We now need to import a dataframe containing latitude and longitude and then merge the two dataframes. 

In [9]:
# Import file containing postcodes
dfGeoloc = pd.read_excel('Geospatial_Coordinates.xlsx')
dfGeoloc

Unnamed: 0,PostCode,Latitude,Longitude
0,NW7 1NX,51.615455,-0.205672
1,NW7 1PZ,51.613163,-0.212839
2,NW9 7QP,51.576994,-0.240115
3,NW9 5HG,51.595886,-0.252152
4,SE10 9HE,51.499207,-0.011677
5,SE9 2EY,51.442283,0.079589
6,SM5 2BT,51.379153,-0.165565
7,E14 6TB,51.516625,-0.019962


In [10]:
# Merge the two dataframes on the postcode field
df_merge = pd.merge(Develop, dfGeoloc, on='PostCode')
df_merge

Unnamed: 0,Borough,PostCode,TotalUnits,Completed,Latitude,Longitude
0,Barnet,NW9 7QP,298.0,2017,51.576994,-0.240115
1,Barnet,NW7 1NX,114.0,2019,51.615455,-0.205672
2,Barnet,NW9 5HG,714.0,2017,51.595886,-0.252152
3,Barnet,NW7 1PZ,133.0,2018,51.613163,-0.212839
4,Greenwich,SE10 9HE,645.0,2017,51.499207,-0.011677
5,Greenwich,SE9 2EY,135.0,2019,51.442283,0.079589
6,Sutton,SM5 2BT,474.0,2017,51.379153,-0.165565
7,Tower Hamlets,E14 6TB,143.0,2019,51.516625,-0.019962


In [11]:
address = 'London, UK'

geolocator = Nominatim(user_agent="to_explorer")
location = geolocator.geocode(address)
latitude = location.latitude
longitude = location.longitude
print('The geograpical coordinates of London are {}, {}.'.format(latitude, longitude))

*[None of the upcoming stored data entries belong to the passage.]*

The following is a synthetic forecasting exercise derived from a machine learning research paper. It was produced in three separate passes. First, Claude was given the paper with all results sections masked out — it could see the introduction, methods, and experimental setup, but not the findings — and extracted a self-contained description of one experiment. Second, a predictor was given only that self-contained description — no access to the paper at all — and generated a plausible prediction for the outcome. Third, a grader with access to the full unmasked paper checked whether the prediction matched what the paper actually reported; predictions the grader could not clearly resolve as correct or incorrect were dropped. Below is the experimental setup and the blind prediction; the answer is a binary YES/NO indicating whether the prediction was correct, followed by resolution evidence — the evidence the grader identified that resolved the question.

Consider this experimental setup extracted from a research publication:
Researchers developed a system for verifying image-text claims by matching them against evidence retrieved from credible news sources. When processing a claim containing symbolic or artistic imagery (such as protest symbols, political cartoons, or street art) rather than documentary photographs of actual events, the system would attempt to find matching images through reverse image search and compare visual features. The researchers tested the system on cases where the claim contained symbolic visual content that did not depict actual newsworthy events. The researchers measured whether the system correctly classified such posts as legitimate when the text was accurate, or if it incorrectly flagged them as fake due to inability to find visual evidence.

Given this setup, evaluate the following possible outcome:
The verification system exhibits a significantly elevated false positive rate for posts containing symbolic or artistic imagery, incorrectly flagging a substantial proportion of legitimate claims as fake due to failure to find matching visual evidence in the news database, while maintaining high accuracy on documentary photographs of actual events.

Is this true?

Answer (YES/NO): YES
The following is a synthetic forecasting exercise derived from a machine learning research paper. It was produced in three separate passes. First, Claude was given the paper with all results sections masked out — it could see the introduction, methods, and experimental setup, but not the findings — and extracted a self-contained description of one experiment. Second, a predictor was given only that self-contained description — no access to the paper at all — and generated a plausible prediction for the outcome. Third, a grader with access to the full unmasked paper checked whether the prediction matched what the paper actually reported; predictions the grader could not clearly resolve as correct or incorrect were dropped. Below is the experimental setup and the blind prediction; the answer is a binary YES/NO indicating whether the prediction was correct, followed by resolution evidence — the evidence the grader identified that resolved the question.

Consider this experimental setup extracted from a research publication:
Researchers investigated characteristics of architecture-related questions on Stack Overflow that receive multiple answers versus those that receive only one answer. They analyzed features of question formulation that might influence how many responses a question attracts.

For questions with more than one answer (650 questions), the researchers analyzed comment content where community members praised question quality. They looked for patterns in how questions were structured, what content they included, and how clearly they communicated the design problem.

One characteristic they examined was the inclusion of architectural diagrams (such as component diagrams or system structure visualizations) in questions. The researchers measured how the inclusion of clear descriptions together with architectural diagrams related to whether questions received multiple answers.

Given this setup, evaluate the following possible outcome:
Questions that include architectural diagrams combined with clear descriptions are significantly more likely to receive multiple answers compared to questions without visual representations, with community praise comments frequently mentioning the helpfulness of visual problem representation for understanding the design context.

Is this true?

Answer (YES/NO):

# create map of London using latitude and longitude values
map_London = folium.Map(location=[latitude, longitude], zoom_start=10)

# add markers to map
for lat, lng, label in zip(df_merge['Latitude'], df_merge['Longitude'], df_merge['Borough']):
    label = folium.Popup(label, parse_html=True)
    folium.CircleMarker(
        [lat, lng],
        radius=5,
        popup=label,
        color='blue',
        fill=True,
        fill_color='#3186cc',
        fill_opacity=0.7,
        parse_html=False).add_to(map_London)  
    
map_London

The geograpical coordinates of London are 51.5073219, -0.1276474.